A word of warning: Neither I nor sUBs are responsible for any damage you may have caused your machine by running ComboFix. This tool is not a toy and not for everyday use.

I'm sure you can imagine I'm a bit wary of doing all of these fixes especially with warnings so before I attempt to run these programs I'd just like to ask a couple of questions.

The P2P software you mention, are you talking about Bittorrent? Because That's the only software I can think of that would be classed as P2P. I will remove it anyway as I've been meaning to.

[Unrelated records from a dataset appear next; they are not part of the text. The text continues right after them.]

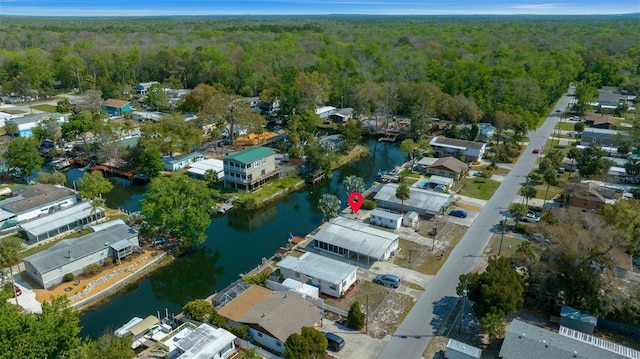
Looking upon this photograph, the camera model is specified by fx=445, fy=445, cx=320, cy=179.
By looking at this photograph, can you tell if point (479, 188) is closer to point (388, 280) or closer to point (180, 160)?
point (388, 280)

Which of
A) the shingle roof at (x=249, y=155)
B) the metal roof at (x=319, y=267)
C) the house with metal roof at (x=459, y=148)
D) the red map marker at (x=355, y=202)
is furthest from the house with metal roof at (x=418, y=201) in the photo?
the house with metal roof at (x=459, y=148)

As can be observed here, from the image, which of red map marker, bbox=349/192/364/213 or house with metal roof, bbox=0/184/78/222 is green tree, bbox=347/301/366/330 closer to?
red map marker, bbox=349/192/364/213

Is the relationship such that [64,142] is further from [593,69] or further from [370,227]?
[593,69]

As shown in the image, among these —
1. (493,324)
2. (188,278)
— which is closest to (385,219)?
(493,324)

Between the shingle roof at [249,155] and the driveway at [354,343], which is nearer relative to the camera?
the driveway at [354,343]

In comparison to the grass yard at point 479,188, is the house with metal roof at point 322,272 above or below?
above

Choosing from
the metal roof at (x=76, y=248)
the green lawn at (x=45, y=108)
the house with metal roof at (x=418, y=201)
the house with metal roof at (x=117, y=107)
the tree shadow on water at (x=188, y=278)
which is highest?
the house with metal roof at (x=117, y=107)

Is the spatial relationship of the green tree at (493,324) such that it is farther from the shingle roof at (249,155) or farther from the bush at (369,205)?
the shingle roof at (249,155)

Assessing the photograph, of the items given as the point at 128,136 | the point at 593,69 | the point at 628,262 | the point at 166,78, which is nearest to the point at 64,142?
the point at 128,136
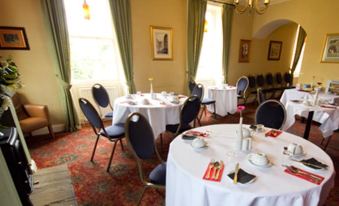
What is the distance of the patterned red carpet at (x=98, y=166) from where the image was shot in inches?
74.0

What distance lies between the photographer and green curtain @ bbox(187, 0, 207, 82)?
4340 millimetres

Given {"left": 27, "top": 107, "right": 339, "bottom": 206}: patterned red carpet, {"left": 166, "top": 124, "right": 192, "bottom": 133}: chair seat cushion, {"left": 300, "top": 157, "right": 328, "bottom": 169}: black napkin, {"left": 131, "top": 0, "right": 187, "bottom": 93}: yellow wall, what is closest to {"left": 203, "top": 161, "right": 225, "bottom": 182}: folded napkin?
{"left": 300, "top": 157, "right": 328, "bottom": 169}: black napkin

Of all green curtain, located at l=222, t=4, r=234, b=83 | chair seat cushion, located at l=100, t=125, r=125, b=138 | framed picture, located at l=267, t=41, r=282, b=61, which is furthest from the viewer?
framed picture, located at l=267, t=41, r=282, b=61

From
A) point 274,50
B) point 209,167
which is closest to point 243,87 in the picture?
point 274,50

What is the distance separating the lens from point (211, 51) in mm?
5285

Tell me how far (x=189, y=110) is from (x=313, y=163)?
55.3 inches

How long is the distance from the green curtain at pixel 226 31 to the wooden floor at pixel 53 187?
183 inches

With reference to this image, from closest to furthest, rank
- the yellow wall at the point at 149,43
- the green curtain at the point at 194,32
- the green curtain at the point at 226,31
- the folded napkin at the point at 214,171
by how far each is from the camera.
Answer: the folded napkin at the point at 214,171 → the yellow wall at the point at 149,43 → the green curtain at the point at 194,32 → the green curtain at the point at 226,31

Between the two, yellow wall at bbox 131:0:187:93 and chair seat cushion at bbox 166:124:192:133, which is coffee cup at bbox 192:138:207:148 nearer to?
chair seat cushion at bbox 166:124:192:133

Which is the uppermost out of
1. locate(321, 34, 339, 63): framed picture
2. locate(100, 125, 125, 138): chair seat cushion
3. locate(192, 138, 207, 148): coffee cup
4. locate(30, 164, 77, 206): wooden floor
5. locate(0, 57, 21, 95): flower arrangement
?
locate(321, 34, 339, 63): framed picture

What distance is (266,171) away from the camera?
1103 millimetres

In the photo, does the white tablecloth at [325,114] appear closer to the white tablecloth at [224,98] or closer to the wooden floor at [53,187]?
the white tablecloth at [224,98]

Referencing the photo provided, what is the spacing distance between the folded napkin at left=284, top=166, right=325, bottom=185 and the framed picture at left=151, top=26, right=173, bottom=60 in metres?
3.68

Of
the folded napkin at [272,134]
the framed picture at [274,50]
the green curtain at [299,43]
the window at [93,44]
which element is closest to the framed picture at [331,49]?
the framed picture at [274,50]
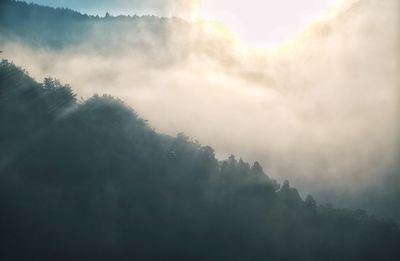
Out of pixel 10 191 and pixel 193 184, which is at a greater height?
pixel 193 184

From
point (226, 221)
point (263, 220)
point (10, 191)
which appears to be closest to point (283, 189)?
point (263, 220)

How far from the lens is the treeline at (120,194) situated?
81625 mm

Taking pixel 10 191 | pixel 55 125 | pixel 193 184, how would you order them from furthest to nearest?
1. pixel 193 184
2. pixel 55 125
3. pixel 10 191

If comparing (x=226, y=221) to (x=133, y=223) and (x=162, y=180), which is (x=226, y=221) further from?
(x=133, y=223)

Secondly, that link you posted... Although you've obfuscated it, when changing the hxxp to http (which I assumed is what I'm meant to do?) I get a broken link page. So I'm unsure of what I'm doing there. I'm a little computer illiterate with certain things, sorry!

Quote

Yes, BitTorrent is the client in your case (uninstall DNA -entry as well).

Quote

I didn't mean you should visit it. Just wanted to know if the link looked familiar to you

I've uninstalled BitTorrent as well as DNA and that link does not look familiar to me.

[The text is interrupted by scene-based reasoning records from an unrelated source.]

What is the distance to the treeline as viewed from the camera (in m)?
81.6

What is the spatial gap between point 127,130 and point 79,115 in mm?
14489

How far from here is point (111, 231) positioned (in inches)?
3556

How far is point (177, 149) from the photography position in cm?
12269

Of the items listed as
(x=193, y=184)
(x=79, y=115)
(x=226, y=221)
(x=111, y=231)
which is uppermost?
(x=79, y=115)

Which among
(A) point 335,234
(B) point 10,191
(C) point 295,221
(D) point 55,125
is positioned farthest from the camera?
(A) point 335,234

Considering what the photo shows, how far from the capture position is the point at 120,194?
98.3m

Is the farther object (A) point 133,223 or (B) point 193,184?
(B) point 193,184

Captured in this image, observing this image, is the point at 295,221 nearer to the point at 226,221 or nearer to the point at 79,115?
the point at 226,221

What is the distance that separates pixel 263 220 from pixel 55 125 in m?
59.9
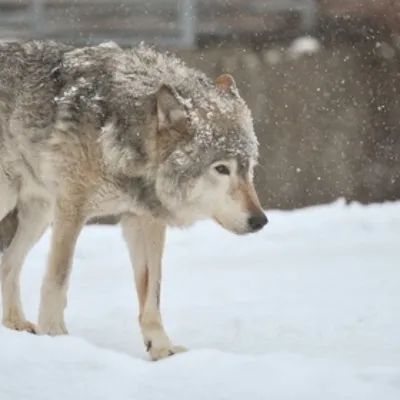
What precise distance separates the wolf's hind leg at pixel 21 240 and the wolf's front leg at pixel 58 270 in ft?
2.01

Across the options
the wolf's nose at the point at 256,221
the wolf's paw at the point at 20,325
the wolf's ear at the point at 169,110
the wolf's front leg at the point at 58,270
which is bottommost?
the wolf's paw at the point at 20,325

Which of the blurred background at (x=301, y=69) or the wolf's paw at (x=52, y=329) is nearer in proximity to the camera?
the wolf's paw at (x=52, y=329)

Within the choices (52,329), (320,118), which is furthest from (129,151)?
(320,118)

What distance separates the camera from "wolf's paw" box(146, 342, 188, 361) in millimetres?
6426

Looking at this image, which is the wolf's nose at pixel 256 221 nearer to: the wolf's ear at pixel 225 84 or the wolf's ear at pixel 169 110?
the wolf's ear at pixel 169 110

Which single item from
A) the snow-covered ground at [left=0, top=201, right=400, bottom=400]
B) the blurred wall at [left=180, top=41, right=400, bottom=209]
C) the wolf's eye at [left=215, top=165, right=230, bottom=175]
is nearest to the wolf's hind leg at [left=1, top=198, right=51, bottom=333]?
the snow-covered ground at [left=0, top=201, right=400, bottom=400]

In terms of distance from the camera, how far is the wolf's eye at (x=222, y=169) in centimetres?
637

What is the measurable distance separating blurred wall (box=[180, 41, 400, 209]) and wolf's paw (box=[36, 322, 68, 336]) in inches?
359

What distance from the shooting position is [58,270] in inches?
261

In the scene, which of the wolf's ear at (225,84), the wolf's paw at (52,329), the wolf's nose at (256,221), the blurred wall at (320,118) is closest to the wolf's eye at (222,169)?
the wolf's nose at (256,221)

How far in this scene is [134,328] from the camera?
7.21 meters

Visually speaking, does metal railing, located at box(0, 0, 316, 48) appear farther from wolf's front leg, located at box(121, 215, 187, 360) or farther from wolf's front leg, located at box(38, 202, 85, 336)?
wolf's front leg, located at box(38, 202, 85, 336)

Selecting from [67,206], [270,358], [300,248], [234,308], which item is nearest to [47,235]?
[300,248]

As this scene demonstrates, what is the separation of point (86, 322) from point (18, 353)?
235 centimetres
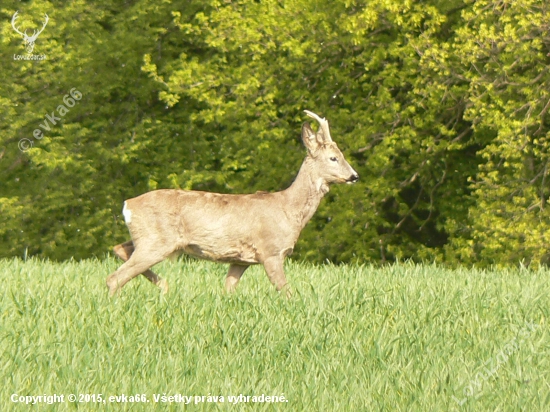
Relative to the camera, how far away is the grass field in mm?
5348

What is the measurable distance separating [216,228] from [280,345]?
234cm

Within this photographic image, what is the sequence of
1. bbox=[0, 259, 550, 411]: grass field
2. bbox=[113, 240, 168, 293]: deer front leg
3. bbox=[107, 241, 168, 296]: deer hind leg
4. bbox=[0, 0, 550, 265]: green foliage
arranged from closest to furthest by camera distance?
bbox=[0, 259, 550, 411]: grass field → bbox=[107, 241, 168, 296]: deer hind leg → bbox=[113, 240, 168, 293]: deer front leg → bbox=[0, 0, 550, 265]: green foliage

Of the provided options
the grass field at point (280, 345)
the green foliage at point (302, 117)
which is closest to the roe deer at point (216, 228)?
the grass field at point (280, 345)

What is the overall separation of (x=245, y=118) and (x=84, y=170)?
14.3 feet

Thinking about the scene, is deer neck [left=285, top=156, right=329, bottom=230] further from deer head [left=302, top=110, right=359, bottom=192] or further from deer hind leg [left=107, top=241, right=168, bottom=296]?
deer hind leg [left=107, top=241, right=168, bottom=296]

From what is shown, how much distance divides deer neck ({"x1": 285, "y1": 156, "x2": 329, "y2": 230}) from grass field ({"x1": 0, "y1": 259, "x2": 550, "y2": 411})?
2.24ft

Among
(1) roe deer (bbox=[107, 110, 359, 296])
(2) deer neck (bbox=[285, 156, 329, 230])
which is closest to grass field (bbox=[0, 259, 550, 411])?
(1) roe deer (bbox=[107, 110, 359, 296])

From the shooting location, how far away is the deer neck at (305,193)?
359 inches

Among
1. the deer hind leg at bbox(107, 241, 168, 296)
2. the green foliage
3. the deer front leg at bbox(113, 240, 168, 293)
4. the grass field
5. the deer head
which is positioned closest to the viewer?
the grass field

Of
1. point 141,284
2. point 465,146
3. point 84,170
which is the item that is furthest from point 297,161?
point 141,284

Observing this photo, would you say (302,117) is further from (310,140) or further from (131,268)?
(131,268)

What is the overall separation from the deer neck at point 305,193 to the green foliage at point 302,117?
239 inches

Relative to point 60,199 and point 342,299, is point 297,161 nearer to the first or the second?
point 60,199

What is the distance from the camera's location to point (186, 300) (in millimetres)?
8047
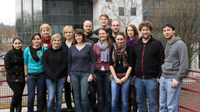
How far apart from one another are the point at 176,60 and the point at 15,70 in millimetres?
4113

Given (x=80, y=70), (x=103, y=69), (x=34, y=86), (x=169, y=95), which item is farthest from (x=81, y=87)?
(x=169, y=95)

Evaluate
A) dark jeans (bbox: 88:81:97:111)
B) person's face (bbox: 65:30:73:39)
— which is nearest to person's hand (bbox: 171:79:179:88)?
dark jeans (bbox: 88:81:97:111)

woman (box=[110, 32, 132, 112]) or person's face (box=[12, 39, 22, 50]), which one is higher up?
person's face (box=[12, 39, 22, 50])

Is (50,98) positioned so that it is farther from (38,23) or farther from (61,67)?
(38,23)

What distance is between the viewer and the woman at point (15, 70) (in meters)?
5.21

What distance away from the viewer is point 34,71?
5164 mm

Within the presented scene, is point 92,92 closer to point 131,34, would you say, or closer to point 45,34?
point 131,34

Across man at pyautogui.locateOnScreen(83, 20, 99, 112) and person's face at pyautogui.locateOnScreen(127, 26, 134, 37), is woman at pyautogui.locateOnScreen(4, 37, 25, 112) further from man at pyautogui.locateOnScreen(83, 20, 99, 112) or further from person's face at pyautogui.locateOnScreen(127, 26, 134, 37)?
person's face at pyautogui.locateOnScreen(127, 26, 134, 37)

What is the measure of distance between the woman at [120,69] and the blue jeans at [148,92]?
31 cm

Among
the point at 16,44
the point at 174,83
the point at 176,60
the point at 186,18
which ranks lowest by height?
the point at 174,83

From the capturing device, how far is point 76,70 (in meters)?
5.04

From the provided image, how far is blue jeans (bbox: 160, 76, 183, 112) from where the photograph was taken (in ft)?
14.1

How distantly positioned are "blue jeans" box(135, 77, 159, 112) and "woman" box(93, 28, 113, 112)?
2.89ft

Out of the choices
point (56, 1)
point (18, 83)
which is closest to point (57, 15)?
point (56, 1)
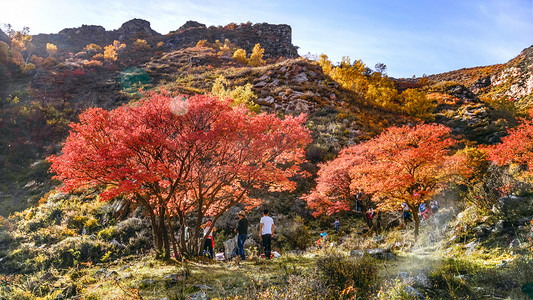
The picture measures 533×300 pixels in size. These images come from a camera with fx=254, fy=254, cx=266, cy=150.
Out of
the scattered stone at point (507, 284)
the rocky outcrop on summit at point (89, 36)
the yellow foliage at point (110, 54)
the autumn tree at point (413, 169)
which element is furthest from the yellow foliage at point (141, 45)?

I'm just posting to ask if you could not close this topic again if I don't reply straight away? Just I'm a little busy and may not be able to do the scan and post the results for a little while. Shouldn't be for too long, maybe a few days or so! Just asking in advance is all, cheers!

Hi

Topics that have been inactive more than 5 days will be closed. So, if it will take only a few days then it should be ok

Sorry to do this again bit there is just one last thing I'm confused about. I've read the tutorial for ComboFix and how it says to turn off all the anti-virus software you have. While I know how to do the majority of it, I'm stumped with Spyware Doctor 6.0. The instructions on how to disable it running at start up and the "On-guard" settings appear to be for previous versions. The instructions say:

SPYWARE DOCTOR
Click the Spyware Doctor icon in the System Tray.
Click Settings.
Click Startup Settings under Pick a Category.
Uncheck "Run at Windows startup".
Click Apply and Exit Spyware Doctor.
From within Spyware Doctor, click the "OnGuard" button on the left side.
Uncheck "Activate OnGuard".
(When we are done, you can reenable Spyware Doctor)

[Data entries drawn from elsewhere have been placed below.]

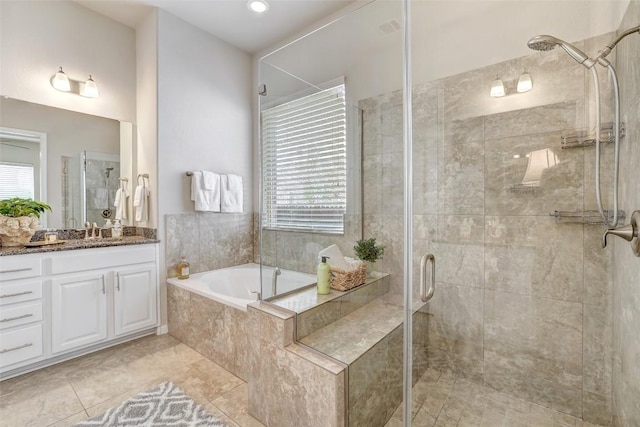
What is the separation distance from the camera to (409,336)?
1487mm

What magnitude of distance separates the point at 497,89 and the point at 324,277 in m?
1.46

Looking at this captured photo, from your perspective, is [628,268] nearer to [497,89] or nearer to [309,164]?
[497,89]

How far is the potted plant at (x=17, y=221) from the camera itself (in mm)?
2064

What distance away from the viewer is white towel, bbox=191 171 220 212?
2.81 metres

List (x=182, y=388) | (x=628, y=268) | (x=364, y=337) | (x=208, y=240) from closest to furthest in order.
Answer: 1. (x=628, y=268)
2. (x=364, y=337)
3. (x=182, y=388)
4. (x=208, y=240)

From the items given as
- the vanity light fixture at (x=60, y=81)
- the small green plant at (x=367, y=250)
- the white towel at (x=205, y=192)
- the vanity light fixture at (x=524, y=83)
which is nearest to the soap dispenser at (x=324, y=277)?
the small green plant at (x=367, y=250)

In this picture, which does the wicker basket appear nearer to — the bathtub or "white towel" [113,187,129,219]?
the bathtub

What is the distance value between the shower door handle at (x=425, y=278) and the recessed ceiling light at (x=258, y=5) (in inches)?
99.5

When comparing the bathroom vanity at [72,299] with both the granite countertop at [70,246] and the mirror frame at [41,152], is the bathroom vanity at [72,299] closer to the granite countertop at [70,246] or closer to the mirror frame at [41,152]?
the granite countertop at [70,246]

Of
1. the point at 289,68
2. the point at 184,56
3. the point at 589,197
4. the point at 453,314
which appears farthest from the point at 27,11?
the point at 589,197

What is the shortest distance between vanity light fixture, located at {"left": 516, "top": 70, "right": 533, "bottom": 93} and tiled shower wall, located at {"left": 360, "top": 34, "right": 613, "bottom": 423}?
0.03 metres

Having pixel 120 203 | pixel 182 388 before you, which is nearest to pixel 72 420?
pixel 182 388

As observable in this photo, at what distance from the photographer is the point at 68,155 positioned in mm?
2543

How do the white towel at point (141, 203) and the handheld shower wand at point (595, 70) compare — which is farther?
the white towel at point (141, 203)
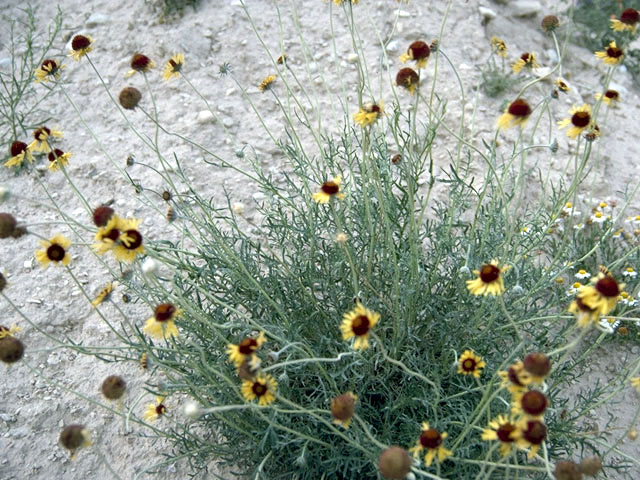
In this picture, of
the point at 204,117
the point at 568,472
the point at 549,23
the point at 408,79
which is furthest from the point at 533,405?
the point at 204,117

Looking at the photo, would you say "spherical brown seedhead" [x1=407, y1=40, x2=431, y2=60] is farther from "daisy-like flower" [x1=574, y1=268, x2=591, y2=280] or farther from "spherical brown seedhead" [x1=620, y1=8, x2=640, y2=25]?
"daisy-like flower" [x1=574, y1=268, x2=591, y2=280]

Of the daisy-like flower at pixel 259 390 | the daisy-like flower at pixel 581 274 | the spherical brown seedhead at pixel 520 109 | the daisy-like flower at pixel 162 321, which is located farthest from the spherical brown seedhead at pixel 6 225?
the daisy-like flower at pixel 581 274

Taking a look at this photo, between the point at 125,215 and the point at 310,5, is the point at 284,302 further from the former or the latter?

I have a checkbox for "Run Scan on Windows Startup" in the General tab of 'Settings' but nothing about running the actual program. And the whole "OnGuard" things seems to be incorporated into this IntelliGuard feature.


Is there something I should do with all of this? Do I leave it on? Or is there another way to disable it?

Hi

See if you can shut Spyware Doctor down completely until ComboFix has run. If not, then let ComboFix run without minding about SD.